Open parasyte opened 3 years ago
Thanks for the feedback. Using unsafe
so often was a concern of mine going into the project, but seemed ultimately unavoidable.
I will try to get a read through it when I have the time.
Agreed, there would be more elegant solutions for telemetry data (many sims simply spew out the data over UDP) -- but this is the mode they've gone.
Hi! I noticed that there hasn't been a lot of activity in this repo since this issue was opened. Any chance for an update regarding the current status of the crate and future plans? Would you consider this crate not ready for production use at the moment?
Yeah! I really want to use the telemetry for my project. This issue is a blocker, but it can be made safe trivially by copying structs with raw pointers like the C SDK does. In all likelihood, I am going to find some time soon to work on this again (I have an experimental branch locally). But don't let that stop anyone from stepping up and contributing.

**Raw data:**
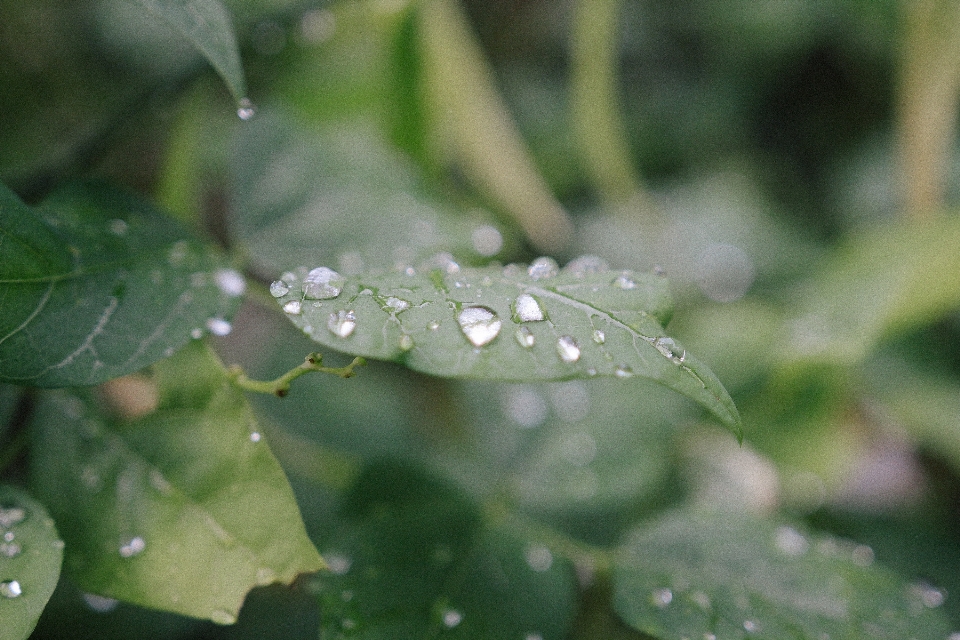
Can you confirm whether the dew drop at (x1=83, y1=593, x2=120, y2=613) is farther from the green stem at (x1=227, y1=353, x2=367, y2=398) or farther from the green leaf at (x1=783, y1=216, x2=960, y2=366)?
the green leaf at (x1=783, y1=216, x2=960, y2=366)

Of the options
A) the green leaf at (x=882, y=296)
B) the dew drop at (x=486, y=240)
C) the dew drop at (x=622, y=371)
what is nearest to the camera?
the dew drop at (x=622, y=371)

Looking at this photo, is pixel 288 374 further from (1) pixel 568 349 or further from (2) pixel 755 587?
(2) pixel 755 587

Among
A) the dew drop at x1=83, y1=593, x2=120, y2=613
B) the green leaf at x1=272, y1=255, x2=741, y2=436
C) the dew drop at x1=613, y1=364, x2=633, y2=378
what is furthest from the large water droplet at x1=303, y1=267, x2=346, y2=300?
the dew drop at x1=83, y1=593, x2=120, y2=613

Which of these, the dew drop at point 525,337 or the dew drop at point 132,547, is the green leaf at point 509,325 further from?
the dew drop at point 132,547

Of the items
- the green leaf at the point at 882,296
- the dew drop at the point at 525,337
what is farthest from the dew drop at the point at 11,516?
the green leaf at the point at 882,296

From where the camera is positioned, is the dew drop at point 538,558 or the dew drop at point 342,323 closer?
the dew drop at point 342,323

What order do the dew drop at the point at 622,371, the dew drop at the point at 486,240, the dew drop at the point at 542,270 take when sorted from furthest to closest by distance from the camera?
the dew drop at the point at 486,240 → the dew drop at the point at 542,270 → the dew drop at the point at 622,371

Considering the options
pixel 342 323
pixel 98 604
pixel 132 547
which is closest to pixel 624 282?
pixel 342 323
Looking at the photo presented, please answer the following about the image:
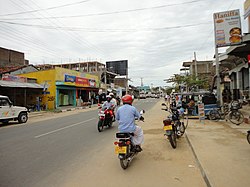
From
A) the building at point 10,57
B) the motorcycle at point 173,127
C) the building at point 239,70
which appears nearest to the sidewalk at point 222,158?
the motorcycle at point 173,127

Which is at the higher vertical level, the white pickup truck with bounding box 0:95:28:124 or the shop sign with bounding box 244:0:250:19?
the shop sign with bounding box 244:0:250:19

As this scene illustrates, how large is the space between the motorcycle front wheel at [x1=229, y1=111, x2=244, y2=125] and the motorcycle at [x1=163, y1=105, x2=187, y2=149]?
4.64 meters

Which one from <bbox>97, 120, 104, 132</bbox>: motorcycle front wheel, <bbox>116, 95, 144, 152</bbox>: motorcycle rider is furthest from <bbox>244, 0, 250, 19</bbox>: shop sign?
<bbox>116, 95, 144, 152</bbox>: motorcycle rider

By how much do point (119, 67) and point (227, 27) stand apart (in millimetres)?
48901

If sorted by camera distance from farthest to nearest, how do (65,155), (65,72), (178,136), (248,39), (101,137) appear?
1. (65,72)
2. (248,39)
3. (101,137)
4. (178,136)
5. (65,155)

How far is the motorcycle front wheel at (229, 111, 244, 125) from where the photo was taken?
11.0 m

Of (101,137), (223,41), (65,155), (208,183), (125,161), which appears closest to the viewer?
(208,183)

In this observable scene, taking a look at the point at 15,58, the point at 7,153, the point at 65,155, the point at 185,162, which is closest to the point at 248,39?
the point at 185,162

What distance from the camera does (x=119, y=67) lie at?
6128 centimetres

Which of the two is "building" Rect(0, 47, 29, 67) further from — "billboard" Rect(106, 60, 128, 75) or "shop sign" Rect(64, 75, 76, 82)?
"billboard" Rect(106, 60, 128, 75)

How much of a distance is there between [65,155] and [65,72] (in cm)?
2490

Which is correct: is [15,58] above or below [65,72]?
above

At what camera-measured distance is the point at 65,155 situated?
6.11 metres

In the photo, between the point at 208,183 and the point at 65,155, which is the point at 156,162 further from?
the point at 65,155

**Tasks:**
**1.** Transcribe every line of the entries from the one containing "Which one from" down to the one containing "6128 centimetres", including both of those lines.
**2.** Pick up the forum thread about the telemetry crate after its last reply and continue it.

**Results for the exercise:**
**1.**
Which one from <bbox>97, 120, 104, 132</bbox>: motorcycle front wheel, <bbox>116, 95, 144, 152</bbox>: motorcycle rider is furthest from <bbox>244, 0, 250, 19</bbox>: shop sign?
<bbox>116, 95, 144, 152</bbox>: motorcycle rider

By how much do point (119, 67) and point (227, 27) stand apart (in millimetres)?
48901

If sorted by camera distance from farthest to nearest, how do (65,155), (65,72), (178,136), (248,39), (101,137) appear?
1. (65,72)
2. (248,39)
3. (101,137)
4. (178,136)
5. (65,155)

How far is the motorcycle front wheel at (229, 111, 244, 125) from where the photo was taken?
11.0 m

Of (101,137), (223,41), (65,155), (208,183), (125,161), which appears closest to the viewer?
(208,183)

In this observable scene, taking a look at the point at 15,58, the point at 7,153, the point at 65,155, the point at 185,162, which is closest to the point at 248,39?
the point at 185,162

What distance from the camera does (x=119, y=67) lie at?
6128 centimetres

**2.**
I've been away from iRacing and this crate for a little while, my day job has kept me from spending too much time on this project.
Again I agree with all the sugestions here and I thank @parasyte for all his contributions. As the crate has yet to reach version 1.0 I'm open to breaking things if that's what's needed to do things properly.
Seems like we just need to update various methods, primarily in Connection
to create owned copies of the data and work from those rather than relying on the raw data pointers.
I've finally started working on this in earnest on the memory-safety branch. I think I've fixed the safety issues with the handling of the Header
so it now creates an owned copy of the header rather than using the header ptr directly.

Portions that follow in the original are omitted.